## Requirements
Locate the line that contains "Having the point". Print it and every subsequent line through the final line of the records, exactly and only those.

* begin Given data *

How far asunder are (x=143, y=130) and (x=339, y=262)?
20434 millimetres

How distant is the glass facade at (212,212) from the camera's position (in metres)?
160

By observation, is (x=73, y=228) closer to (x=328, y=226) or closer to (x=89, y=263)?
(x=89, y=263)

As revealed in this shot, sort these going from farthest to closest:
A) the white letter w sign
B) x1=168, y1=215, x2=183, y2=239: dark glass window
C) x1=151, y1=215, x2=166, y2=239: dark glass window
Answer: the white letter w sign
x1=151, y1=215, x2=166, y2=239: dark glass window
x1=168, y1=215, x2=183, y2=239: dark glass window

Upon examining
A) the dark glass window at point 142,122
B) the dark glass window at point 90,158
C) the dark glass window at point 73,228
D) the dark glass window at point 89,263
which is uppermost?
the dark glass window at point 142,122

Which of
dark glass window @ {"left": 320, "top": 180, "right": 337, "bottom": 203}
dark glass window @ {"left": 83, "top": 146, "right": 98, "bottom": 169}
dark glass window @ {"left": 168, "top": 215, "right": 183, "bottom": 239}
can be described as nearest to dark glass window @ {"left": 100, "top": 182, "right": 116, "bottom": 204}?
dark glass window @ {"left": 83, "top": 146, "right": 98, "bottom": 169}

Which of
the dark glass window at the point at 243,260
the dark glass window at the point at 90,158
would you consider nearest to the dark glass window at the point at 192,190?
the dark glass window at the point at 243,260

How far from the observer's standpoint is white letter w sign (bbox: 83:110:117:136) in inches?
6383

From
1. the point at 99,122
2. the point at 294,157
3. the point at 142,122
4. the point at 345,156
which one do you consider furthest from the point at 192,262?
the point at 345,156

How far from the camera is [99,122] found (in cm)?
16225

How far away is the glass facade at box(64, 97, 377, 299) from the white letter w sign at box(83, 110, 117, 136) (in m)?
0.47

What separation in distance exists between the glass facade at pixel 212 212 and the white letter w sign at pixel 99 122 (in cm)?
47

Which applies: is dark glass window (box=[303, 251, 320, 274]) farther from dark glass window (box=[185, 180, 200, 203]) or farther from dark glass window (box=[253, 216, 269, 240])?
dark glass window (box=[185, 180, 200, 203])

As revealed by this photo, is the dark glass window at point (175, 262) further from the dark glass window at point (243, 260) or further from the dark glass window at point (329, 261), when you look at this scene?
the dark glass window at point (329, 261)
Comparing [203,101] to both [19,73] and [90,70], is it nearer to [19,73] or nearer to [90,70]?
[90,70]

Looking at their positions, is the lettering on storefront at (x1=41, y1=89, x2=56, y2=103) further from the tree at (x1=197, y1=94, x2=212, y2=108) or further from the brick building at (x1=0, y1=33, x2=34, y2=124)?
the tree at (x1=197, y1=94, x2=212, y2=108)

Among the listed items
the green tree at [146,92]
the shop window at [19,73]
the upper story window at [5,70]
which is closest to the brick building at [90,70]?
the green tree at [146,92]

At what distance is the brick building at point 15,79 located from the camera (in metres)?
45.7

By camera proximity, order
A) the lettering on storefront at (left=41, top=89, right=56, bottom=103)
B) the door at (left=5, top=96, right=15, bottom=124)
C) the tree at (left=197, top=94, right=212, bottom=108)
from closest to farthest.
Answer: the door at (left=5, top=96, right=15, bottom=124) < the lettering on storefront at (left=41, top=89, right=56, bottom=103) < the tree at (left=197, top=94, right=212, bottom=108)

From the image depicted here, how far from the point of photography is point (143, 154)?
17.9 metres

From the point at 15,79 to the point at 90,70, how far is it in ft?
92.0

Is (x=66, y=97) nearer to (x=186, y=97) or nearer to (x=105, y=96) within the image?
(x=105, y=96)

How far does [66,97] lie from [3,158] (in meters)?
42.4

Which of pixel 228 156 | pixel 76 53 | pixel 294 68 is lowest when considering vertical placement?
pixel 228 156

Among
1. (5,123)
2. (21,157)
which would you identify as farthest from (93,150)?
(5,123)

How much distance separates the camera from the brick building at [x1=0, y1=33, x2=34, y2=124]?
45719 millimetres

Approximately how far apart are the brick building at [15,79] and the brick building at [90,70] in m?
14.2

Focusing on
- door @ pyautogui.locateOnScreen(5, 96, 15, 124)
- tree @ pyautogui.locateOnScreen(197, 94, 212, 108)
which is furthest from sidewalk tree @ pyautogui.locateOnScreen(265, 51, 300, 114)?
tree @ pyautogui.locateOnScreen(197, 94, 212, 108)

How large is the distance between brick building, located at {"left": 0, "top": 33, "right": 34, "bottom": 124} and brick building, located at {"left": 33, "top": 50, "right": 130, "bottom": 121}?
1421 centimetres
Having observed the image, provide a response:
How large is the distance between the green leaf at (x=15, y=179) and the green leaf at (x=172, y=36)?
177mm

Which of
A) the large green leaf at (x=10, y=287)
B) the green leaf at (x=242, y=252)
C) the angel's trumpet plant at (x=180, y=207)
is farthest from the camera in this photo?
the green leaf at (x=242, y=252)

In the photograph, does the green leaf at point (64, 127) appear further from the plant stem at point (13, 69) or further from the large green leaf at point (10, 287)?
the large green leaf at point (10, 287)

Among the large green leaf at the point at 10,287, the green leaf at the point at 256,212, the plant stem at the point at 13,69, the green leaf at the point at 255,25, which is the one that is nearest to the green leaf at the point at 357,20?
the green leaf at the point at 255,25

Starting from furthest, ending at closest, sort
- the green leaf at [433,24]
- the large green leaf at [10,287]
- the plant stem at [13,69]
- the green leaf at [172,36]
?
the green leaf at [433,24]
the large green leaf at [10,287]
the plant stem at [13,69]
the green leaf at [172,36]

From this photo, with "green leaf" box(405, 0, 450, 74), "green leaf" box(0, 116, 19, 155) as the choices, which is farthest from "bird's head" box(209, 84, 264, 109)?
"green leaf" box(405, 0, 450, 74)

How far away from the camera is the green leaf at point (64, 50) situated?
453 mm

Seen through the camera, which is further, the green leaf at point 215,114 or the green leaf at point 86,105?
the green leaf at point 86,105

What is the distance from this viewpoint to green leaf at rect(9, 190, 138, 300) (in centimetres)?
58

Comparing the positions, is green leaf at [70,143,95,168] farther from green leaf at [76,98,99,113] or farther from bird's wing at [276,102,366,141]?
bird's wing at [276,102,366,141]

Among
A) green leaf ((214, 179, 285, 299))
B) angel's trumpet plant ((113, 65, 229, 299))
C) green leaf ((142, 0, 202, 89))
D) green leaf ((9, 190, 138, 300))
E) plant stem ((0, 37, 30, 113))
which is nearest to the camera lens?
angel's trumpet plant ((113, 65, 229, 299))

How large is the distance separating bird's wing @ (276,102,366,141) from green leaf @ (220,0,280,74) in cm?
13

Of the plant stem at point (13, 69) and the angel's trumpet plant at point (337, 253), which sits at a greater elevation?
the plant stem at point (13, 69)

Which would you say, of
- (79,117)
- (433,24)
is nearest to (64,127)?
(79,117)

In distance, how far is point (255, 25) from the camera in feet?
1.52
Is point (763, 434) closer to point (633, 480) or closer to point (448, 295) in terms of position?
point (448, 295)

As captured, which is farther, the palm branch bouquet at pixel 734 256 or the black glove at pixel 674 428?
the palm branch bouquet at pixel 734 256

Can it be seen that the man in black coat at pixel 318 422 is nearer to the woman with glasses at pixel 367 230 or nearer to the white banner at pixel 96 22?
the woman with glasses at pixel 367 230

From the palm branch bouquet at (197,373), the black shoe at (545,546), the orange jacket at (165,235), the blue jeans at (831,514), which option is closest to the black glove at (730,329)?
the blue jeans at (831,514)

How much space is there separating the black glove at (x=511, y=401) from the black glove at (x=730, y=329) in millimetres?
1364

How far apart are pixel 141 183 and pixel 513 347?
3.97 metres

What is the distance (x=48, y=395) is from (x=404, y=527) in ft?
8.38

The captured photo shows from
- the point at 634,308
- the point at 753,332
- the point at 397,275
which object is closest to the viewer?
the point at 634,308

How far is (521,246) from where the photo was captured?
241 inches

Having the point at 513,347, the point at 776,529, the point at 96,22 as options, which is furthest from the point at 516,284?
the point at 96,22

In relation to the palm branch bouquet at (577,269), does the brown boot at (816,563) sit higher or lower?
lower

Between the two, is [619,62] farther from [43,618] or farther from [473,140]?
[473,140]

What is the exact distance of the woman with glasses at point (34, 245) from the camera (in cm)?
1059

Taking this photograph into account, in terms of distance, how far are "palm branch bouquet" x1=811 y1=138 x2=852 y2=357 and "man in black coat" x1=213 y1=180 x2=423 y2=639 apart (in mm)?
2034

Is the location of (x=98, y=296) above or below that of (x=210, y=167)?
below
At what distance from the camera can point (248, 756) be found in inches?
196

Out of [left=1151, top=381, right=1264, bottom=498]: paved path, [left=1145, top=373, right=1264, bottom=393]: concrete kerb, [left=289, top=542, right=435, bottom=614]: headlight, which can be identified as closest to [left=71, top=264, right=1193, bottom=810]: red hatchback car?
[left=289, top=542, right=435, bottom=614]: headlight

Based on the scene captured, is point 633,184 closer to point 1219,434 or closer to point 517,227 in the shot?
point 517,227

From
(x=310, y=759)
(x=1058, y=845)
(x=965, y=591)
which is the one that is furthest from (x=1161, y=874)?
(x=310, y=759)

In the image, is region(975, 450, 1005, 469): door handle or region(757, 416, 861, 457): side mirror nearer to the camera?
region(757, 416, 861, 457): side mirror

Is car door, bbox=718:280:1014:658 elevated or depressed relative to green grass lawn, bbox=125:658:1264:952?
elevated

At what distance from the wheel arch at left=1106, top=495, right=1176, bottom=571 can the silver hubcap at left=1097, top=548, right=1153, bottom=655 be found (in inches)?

* end Given data *

## Right answer
Having the point at 513,347, the point at 776,529, the point at 96,22 as options, which is furthest from the point at 516,284?
the point at 96,22

In relation to the palm branch bouquet at (577,269), does the brown boot at (816,563) sit higher or lower?
lower

Between the two, is [619,62] farther from [43,618] or farther from [473,140]?
[473,140]

What is the exact distance of the woman with glasses at point (34, 245) from the camera (in cm)?
1059

Taking this photograph into account, in terms of distance, how far are "palm branch bouquet" x1=811 y1=138 x2=852 y2=357 and "man in black coat" x1=213 y1=180 x2=423 y2=639 apart (in mm)?
2034

Is the location of (x=98, y=296) above or below that of (x=210, y=167)?
below
At what distance from the camera can point (248, 756) be found in inches?
196

Out of [left=1151, top=381, right=1264, bottom=498]: paved path, [left=1145, top=373, right=1264, bottom=393]: concrete kerb, [left=289, top=542, right=435, bottom=614]: headlight, which can be identified as closest to [left=71, top=264, right=1193, bottom=810]: red hatchback car?
[left=289, top=542, right=435, bottom=614]: headlight

Based on the scene captured, is point 633,184 closer to point 1219,434 or closer to point 517,227 in the shot?
point 517,227

From
(x=310, y=759)
(x=1058, y=845)
(x=965, y=591)
which is the one that is furthest from (x=1161, y=874)?
(x=310, y=759)

In the image, is region(975, 450, 1005, 469): door handle or region(757, 416, 861, 457): side mirror nearer to the camera?
region(757, 416, 861, 457): side mirror

Is car door, bbox=718:280:1014:658 elevated or depressed relative to green grass lawn, bbox=125:658:1264:952?
elevated

At what distance from the wheel arch at left=1106, top=495, right=1176, bottom=571 can the silver hubcap at left=1097, top=548, right=1153, bottom=655 be found (in inches)?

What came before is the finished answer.